Pineapple whispered, "Boss, zombies down there…"

"I hear 'em," Yin said, waving them forward.

They crept downstairs, reaching a fire door. Yin eased it open, peeking into a dim corridor. A lone zombie, back turned, twitched, groaning "guh, wuh."

Yin smirked. "Just one? I was ready for a horde. This is cake."

Chat flooded with question marks:

"You? Ready for a horde? You were shaking!"

"Big talk for a guy who flinched."

"One zombie's your warm-up, huh?"

"Bullying baby zombies, smh."

Yin scoffed, spotting the translucent chat in his pod's corner. "Y'all think I'm flexing? Watch this."

He raised his pistol, aligned sights, and crept toward the zombie. "Check my shot, brothers."

BANG.

The gunshot thundered, the zombie's head bursting in a spray of blood. It crumpled. Yin blew on the barrel, smug. "See that? Gun God Yin, one-shotting. One zombie? Pfft. Bring ten."

He strutted to the corridor's end. "Headshots every time, that's—"

Ho ho.

A rustling stopped him cold. He peeked around the corner. Fifty-plus zombies packed the dim hallway, bloodied faces twitching, eyes locking onto him like sunflowers chasing light, drawn by the shot.

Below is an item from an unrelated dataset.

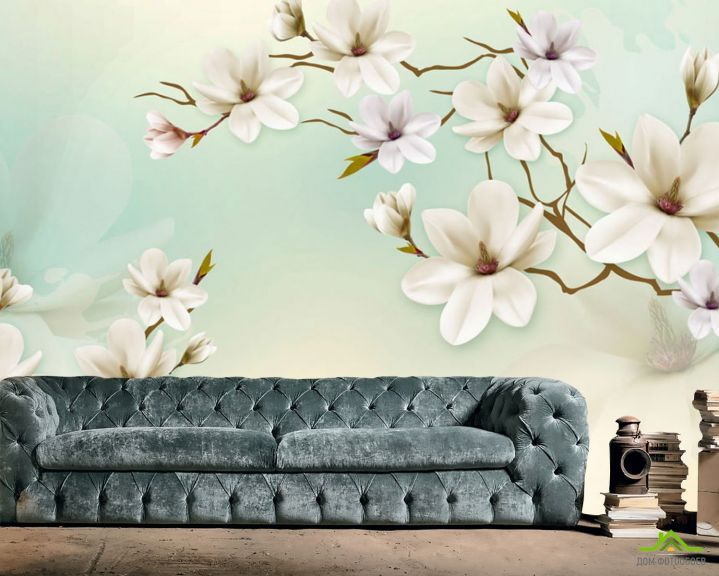 Фотообои Белые магнолии на бирюзовой стене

"…Shit," Yin muttered. "Forgot this is WindyPeak. Gus, can your games chill for once?"

Next second, he screamed, bolting back as the horde surged—crawling, tumbling, rabid.

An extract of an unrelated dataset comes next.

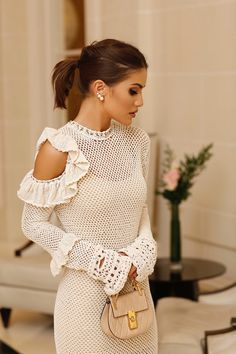 CAMILA COELHO in Magda Butrym crochet dress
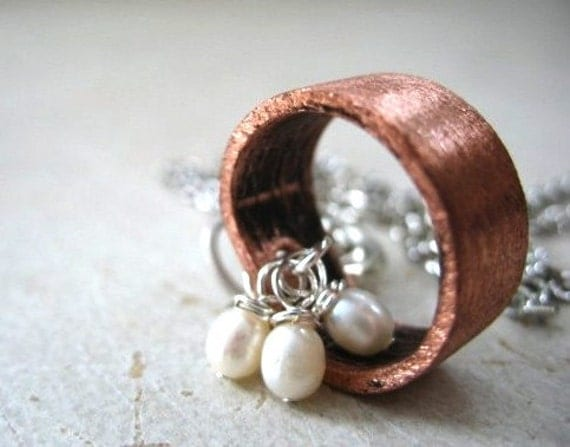 Pearl Necklace, Pearl Brushed Oxidized Copper Hoop Necklace, Handmade Pearl Metalwork Necklace Jewelry, FREE  Shipping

Jada, behind the fire door, snapped up her pistol and fired at the mob. Bang. The shot nailed Yin's thigh.

"What the hell?!" Yin yelped, limping.

Jada waved frantically. "Shoot! Cover the boss!"

"No—wait!" Yin flailed, desperate to stop his trigger-happy team.

Too late. Three muzzles aimed his way. Bang bang bang!